**Tasks for this exercise**
**A)** Answer these questions about the forum thread, one per line and marked the same way:
(i) Which engine does snowshoe place on the lower end of the price range?
(ii) What is snowshoe's Forney now showing?
(iii) On which site does snowshoe have a page dedicated to the railroad?
**B)** Write out the forum thread between "Haha its never" and "worn out parts.", inclusive, swapping each "parts" for "components".

**Text for analysis**
# # # #

Pretty awesome railroad!! 

Seeing these, ugg.. decisions.. back to looking at what's available again..

Steve


----------



## snowshoe (Jan 2, 2008)

Haha its never an easy decision. It really comes down to what your pocket can afford. Out of the affordable ones, what appeals to you the most (7/8th scale, 1:20 scale or 1:32 scale, American or UK style) and what one operates the best. If the 4-4-0 appeals to you and that's doable it is a good choice. The Ruby is on the lower end of the price range and not a bad engine but are known to have issues. I think for a little more the Sammie will run great and its from a company with a great reputation. The Accucraft Plantation and Forney are a step up from the Ruby. My Forney ran great for years but is now showing wear and its hard to get parts unless you know someone who can make them. But that's with any live steam. Roundhouse is just easier to replace worn out parts.


----------



## snowshoe (Jan 2, 2008)

You said you are from PA. What part? You close to Milford PA in the Poconos? If so you are welcome to stop by and test out a few of mine and see what one you like.


----------



## Mike Toney (Feb 25, 2009)

If I ever get a Sammie, wanna work your magic on it Shawn? That looks awsome and takes an engine that is "kind of on my list" and makes it one I would love to have someday soon. Great videos, I get so many ideas from your railroad. Mike


----------



## snowshoe (Jan 2, 2008)

Mike Toney said:


> If I ever get a Sammie, wanna work your magic on it Shawn? That looks awsome and takes an engine that is "kind of on my list" and makes it one I would love to have someday soon. Great videos, I get so many ideas from your railroad. Mike



Thanks Mike. Let me know when you get one. Its a great steamer and I would love to pick another one up someday but cash flow is very limited these days. If your on Facebook I have a page dedicated to my railroad. Just hit like and you will get updates. If you dont you can still view it here
https://www.facebook.com/Kittatinnymtrr/?ref=bookmarks Just hit no thanks and you will still have access. I have some short video clips and lots of pictures.

# # # #

**Supplied information**
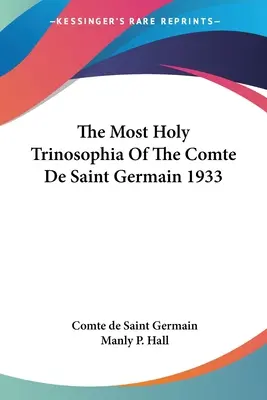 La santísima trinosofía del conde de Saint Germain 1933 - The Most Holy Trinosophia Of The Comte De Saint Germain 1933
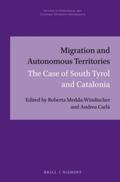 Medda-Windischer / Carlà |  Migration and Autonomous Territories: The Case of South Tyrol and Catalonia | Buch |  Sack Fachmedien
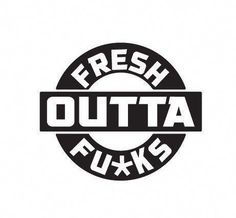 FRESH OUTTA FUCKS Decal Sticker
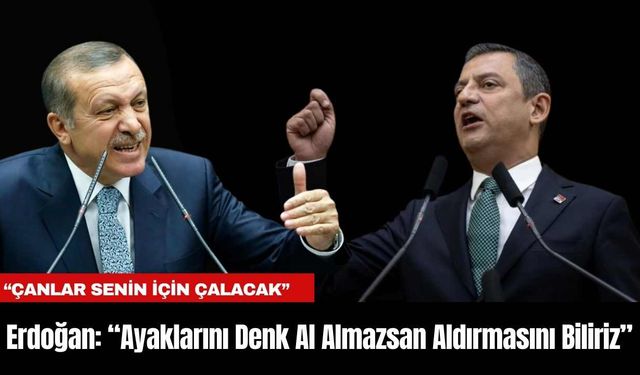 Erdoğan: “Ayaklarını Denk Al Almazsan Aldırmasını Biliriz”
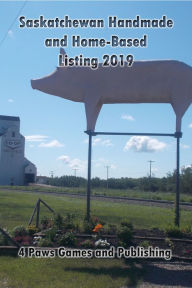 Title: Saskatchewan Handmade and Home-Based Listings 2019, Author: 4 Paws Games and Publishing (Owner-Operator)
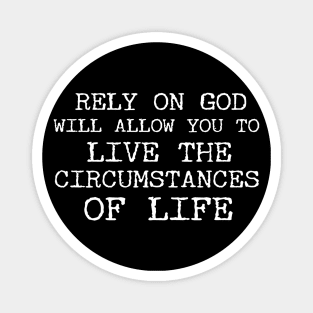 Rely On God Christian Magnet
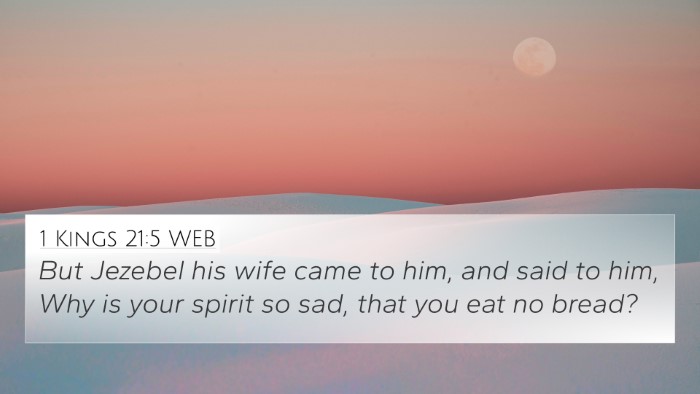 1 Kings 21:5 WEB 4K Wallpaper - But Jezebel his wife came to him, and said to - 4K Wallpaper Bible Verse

# # # #

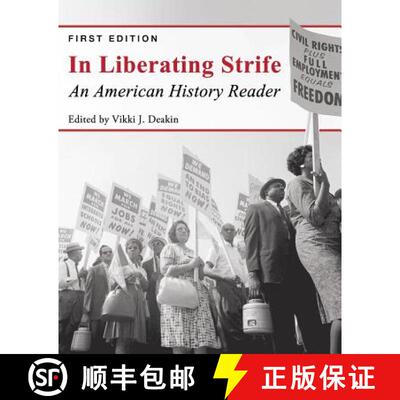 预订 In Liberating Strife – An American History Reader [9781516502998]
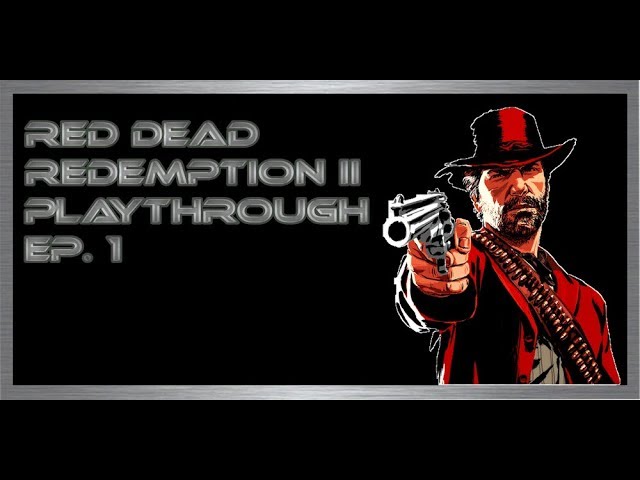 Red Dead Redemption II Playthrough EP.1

# # # #

**Solutions to the tasks**
**A)**
(i) The Ruby
(ii) Wear
(iii) Facebook

**B)**
Haha its never an easy decision. It really comes down to what your pocket can afford. Out of the affordable ones, what appeals to you the most (7/8th scale, 1:20 scale or 1:32 scale, American or UK style) and what one operates the best. If the 4-4-0 appeals to you and that's doable it is a good choice. The Ruby is on the lower end of the price range and not a bad engine but are known to have issues. I think for a little more the Sammie will run great and its from a company with a great reputation. The Accucraft Plantation and Forney are a step up from the Ruby. My Forney ran great for years but is now showing wear and its hard to get components unless you know someone who can make them. But that's with any live steam. Roundhouse is just easier to replace worn out components.